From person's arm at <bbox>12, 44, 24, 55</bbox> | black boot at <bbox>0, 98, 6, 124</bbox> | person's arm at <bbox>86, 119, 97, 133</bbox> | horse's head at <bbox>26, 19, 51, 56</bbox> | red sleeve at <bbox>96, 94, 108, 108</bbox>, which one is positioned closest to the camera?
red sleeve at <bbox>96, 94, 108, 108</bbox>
_ _ _ _
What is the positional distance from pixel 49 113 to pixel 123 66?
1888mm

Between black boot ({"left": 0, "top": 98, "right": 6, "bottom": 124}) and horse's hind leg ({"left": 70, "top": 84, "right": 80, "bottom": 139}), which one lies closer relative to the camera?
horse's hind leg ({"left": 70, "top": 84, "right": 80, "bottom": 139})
_ _ _ _
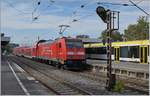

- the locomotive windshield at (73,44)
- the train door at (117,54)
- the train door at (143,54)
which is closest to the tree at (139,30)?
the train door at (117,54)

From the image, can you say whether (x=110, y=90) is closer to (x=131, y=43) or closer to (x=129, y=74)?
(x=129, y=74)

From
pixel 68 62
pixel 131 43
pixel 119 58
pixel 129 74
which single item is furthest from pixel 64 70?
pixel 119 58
_ _ _ _
**TASK INSTRUCTIONS:** Count how many lines in the data above contain the string "bottom", and reply with the number alone.

**EXERCISE SOLUTION:** 2